Daniel was the founder of WorldSP.co and also one of the main editors and curators, helping selecting the best work to display on the website. Daniel is also one of the founders of the Brussels Street Photography Festival as he profoundly believes in promoting street photography as a medium of expression.
The son of a diplomat, Chris Suspect was born in the Philippines in 1968. He is a street and documentary photographer hailing from the Washington, DC area. He specializes in capturing absurd and profound moments in the quotidian. His street photography work has been recognized internationally and has been exhibited in Miami, Germany, Georgia and the United Kingdom. His documentary work on the underground music scene in Washington, D.C., was published as a book 'Suspect Device' by Empty Stretch in 2014 and was a featured exhibit at the Kolga Tblisi Photo Festival 2015 in Tblisi, Georgia. This same project was also featured in the Leica Galerie at Photokina 2014 in Koln, Germany. The work is currently held in the Leica Galerie Archives. Since 2012 he has been a member of the STRATA photo collective, focussing on street photography.
Rohit Vohra is a street/ travel photographer, educator and co-founder/editor in chief of APF Magazine. In a search for methods to read the city, his photographs are often about contact with humans and basic living elements. He received his BFA from College of Arts, Delhi in the year 1997 and has been photographing for over 14 years. He is one of Asia’s most prominent street photographers. His works have appeared in numerous newspapers and magazines all over the world. Among other commercial work, which includes product and fashion, he personally likes street photography because of the uncertainty, the challenge, the joy of capturing that perfect moment, perfect in terms of light, texture, and elements all perfectly in place. For him street photography is one of the purest forms of photography.
Vineet Vohra is a Leica Ambassador born on 2nd November 1973 in New Delhi/India, with a first-class degree in fine arts from the prestigious College of Arts.
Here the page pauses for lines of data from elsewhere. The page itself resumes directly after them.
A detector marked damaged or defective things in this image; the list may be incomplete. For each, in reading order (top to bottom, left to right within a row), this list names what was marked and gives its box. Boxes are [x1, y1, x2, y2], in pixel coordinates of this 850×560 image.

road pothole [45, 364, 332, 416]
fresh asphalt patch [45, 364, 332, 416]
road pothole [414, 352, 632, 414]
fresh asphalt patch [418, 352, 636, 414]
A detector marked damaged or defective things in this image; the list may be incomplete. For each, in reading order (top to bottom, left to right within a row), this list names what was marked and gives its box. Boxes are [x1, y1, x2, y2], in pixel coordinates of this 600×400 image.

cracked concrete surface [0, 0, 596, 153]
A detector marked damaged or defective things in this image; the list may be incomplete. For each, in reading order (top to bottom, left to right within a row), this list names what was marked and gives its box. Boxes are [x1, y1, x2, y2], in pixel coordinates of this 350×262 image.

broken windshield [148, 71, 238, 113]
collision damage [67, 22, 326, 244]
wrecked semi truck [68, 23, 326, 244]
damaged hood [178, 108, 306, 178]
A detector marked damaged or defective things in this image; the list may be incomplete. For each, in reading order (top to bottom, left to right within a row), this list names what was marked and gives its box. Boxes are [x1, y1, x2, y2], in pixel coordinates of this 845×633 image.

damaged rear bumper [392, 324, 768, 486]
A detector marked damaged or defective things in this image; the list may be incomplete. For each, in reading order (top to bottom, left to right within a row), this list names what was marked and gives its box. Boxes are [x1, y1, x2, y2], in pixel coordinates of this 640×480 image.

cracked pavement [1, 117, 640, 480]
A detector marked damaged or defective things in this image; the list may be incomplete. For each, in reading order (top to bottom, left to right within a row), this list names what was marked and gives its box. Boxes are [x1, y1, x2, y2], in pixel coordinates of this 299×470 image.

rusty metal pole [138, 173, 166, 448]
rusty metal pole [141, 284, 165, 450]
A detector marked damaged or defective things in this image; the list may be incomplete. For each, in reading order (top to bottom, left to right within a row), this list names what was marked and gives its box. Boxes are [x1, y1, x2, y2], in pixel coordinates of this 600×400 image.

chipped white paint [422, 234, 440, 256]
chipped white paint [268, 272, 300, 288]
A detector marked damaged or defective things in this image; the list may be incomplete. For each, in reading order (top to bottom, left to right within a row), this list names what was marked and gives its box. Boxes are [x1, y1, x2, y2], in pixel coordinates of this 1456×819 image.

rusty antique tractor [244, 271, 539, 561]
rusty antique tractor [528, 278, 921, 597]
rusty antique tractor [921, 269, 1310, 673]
He is a self-taught photographer, and street photography is a passion. Vohra began his professional career as a wildlife photographer for two years before turning his lens to the street in 2001. In 2011, Vineet co-founded APF. It’s an evolving magazine and a platform for emerging photographers, artists and designers to showcase their work.
Getting lost in the urban jungle is a true passion of Kristin Van den Eede, and she is either constantly taking pictures or thinking about taking them. By day, she is a language teacher, translator and proofreader, but almost all her spare time is devoted to photography. Together with her partner in crime, Kristof Vande Velde, she roams the streets looking for images that excite or move her in some way. She is usually drawn to emotionally evocative scenes, extraordinary lighting or striking contrasts. Recently, she has been exploring the limits of darkness and is currently working on a series that delves into this further.
Born in Belgium in 1983, his photography passion started about thirty years later. Although he started as an autodidact, he later on went to study photography at the St. Lucas Academy in Ghent (Belgium). He tries to combine his job as a secondary school teacher with street photography as best as he can. What attracts him in photography is capturing a moment that only exists for a nanosecond and to him, street photography is the ultimate way to achieve this. It also gets him to see the world, together with his partner in art and life, Kristin Van den Eede. He works as a curator and reviewer for the AFP Flickr group and APF magazine.